/---

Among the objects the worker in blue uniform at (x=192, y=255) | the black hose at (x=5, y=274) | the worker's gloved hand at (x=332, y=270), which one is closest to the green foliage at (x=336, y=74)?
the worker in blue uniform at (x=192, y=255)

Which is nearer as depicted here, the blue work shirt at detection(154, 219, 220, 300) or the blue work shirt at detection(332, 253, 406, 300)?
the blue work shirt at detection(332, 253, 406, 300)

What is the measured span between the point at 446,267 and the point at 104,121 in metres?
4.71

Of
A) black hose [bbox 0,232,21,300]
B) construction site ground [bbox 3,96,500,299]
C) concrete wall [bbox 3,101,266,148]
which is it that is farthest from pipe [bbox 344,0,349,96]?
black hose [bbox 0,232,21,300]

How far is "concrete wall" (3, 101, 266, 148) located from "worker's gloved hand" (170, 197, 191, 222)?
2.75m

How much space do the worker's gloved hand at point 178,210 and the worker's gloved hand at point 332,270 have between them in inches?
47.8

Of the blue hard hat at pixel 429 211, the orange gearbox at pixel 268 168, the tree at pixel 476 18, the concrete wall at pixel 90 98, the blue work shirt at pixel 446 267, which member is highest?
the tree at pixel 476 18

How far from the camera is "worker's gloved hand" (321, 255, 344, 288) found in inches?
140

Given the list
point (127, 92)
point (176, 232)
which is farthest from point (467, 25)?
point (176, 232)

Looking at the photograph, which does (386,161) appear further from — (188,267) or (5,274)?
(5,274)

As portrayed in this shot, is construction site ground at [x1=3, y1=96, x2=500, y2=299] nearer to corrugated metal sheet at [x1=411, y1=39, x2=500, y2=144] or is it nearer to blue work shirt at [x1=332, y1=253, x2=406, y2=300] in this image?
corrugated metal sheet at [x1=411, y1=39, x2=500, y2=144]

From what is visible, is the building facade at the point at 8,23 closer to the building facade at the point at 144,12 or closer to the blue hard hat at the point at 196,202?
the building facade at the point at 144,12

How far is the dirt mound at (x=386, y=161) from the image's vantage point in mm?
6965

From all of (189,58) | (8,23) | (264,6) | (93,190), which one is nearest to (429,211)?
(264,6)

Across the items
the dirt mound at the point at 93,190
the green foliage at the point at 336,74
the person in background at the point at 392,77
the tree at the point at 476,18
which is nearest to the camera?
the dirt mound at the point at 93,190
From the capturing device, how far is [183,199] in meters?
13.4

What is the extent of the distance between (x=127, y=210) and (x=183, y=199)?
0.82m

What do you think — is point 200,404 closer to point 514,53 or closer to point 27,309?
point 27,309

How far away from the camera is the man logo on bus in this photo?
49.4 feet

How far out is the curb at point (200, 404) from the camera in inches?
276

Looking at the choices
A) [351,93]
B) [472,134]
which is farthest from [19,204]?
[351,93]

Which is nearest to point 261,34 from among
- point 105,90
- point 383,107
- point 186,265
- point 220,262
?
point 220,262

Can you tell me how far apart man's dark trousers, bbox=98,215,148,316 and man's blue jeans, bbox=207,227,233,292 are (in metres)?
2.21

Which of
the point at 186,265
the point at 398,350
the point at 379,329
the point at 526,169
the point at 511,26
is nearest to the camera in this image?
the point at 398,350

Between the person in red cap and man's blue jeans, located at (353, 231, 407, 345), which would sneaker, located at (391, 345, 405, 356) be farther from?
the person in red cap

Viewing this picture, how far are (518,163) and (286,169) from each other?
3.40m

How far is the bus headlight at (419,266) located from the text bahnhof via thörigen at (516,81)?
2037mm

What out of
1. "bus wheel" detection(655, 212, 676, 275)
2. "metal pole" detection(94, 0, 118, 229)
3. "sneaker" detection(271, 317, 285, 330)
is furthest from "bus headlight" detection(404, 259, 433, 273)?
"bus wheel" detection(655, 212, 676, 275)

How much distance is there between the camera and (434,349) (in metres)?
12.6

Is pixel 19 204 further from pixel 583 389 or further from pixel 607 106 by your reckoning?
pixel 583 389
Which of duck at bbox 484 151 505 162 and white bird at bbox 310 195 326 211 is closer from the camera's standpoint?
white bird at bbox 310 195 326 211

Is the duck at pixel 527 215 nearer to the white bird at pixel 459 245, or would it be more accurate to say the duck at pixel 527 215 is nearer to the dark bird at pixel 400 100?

\---

_Aim_.
Retype all of the material above, word for word.

_Right answer_.
Among the objects the worker in blue uniform at (x=192, y=255) | the black hose at (x=5, y=274) | the worker's gloved hand at (x=332, y=270), which one is closest to the green foliage at (x=336, y=74)?
the worker in blue uniform at (x=192, y=255)

Which is nearer as depicted here, the blue work shirt at detection(154, 219, 220, 300) or the blue work shirt at detection(332, 253, 406, 300)?
the blue work shirt at detection(332, 253, 406, 300)

What is the measured span between the point at 446,267 and the point at 104,121 in metres?
4.71

Of
A) black hose [bbox 0,232,21,300]
B) construction site ground [bbox 3,96,500,299]
C) concrete wall [bbox 3,101,266,148]
which is it that is farthest from pipe [bbox 344,0,349,96]?
black hose [bbox 0,232,21,300]

How far is "concrete wall" (3, 101, 266, 148) located from "worker's gloved hand" (170, 197, 191, 222)?
2.75m

How much space do the worker's gloved hand at point 178,210 and the worker's gloved hand at point 332,270 have between them in inches?
47.8

Of the blue hard hat at pixel 429 211, the orange gearbox at pixel 268 168, the tree at pixel 476 18, the concrete wall at pixel 90 98, the blue work shirt at pixel 446 267, which member is highest?
the tree at pixel 476 18

How far from the camera is "worker's gloved hand" (321, 255, 344, 288) found in inches?
140

Given the list
point (127, 92)
point (176, 232)
which is farthest from point (467, 25)?
point (176, 232)

Looking at the photograph, which does (386,161) appear further from — (188,267) or (5,274)?
(5,274)

As portrayed in this shot, is construction site ground at [x1=3, y1=96, x2=500, y2=299] nearer to corrugated metal sheet at [x1=411, y1=39, x2=500, y2=144] or is it nearer to blue work shirt at [x1=332, y1=253, x2=406, y2=300] in this image?
corrugated metal sheet at [x1=411, y1=39, x2=500, y2=144]

From what is visible, is the building facade at the point at 8,23 closer to the building facade at the point at 144,12 or closer to the blue hard hat at the point at 196,202?
the building facade at the point at 144,12

How far is the dirt mound at (x=386, y=161) from the image's vantage point in mm?
6965

From all of (189,58) | (8,23) | (264,6) | (93,190), which one is nearest to (429,211)?
(264,6)

Across the items
the dirt mound at the point at 93,190
the green foliage at the point at 336,74
the person in background at the point at 392,77
the tree at the point at 476,18
which is nearest to the camera?
the dirt mound at the point at 93,190
From the capturing device, how far is [183,199] in meters?
13.4

What is the extent of the distance between (x=127, y=210) and (x=183, y=199)?
0.82m

What do you think — is point 200,404 closer to point 514,53 or closer to point 27,309?
point 27,309

How far away from the camera is the man logo on bus in this photo?
49.4 feet

How far out is the curb at point (200, 404) from the camera in inches?
276

Looking at the choices
A) [351,93]
B) [472,134]
which is farthest from [19,204]?
[351,93]

Which is nearest to point 261,34 from among
- point 105,90
- point 383,107
- point 186,265
- point 220,262
?
point 220,262

Can you tell me how far apart man's dark trousers, bbox=98,215,148,316 and man's blue jeans, bbox=207,227,233,292 are (in metres)?
2.21

Which of
the point at 186,265
the point at 398,350
the point at 379,329
the point at 526,169
the point at 511,26
is nearest to the camera in this image?
the point at 398,350

Between the person in red cap and man's blue jeans, located at (353, 231, 407, 345), which would sneaker, located at (391, 345, 405, 356) be farther from?
the person in red cap

Viewing this picture, how far are (518,163) and (286,169) from each other?
3.40m

How far is the bus headlight at (419,266) located from the text bahnhof via thörigen at (516,81)?
2037mm

What out of
1. "bus wheel" detection(655, 212, 676, 275)
2. "metal pole" detection(94, 0, 118, 229)
3. "sneaker" detection(271, 317, 285, 330)
is furthest from "bus headlight" detection(404, 259, 433, 273)?
"bus wheel" detection(655, 212, 676, 275)

How much distance is there between the camera and (434,349) (in metres)?
12.6

Is pixel 19 204 further from pixel 583 389 or further from pixel 607 106 by your reckoning?
pixel 583 389
Which of duck at bbox 484 151 505 162 and white bird at bbox 310 195 326 211 is closer from the camera's standpoint?
white bird at bbox 310 195 326 211

Is the duck at pixel 527 215 nearer to the white bird at pixel 459 245, or would it be more accurate to say the duck at pixel 527 215 is nearer to the dark bird at pixel 400 100?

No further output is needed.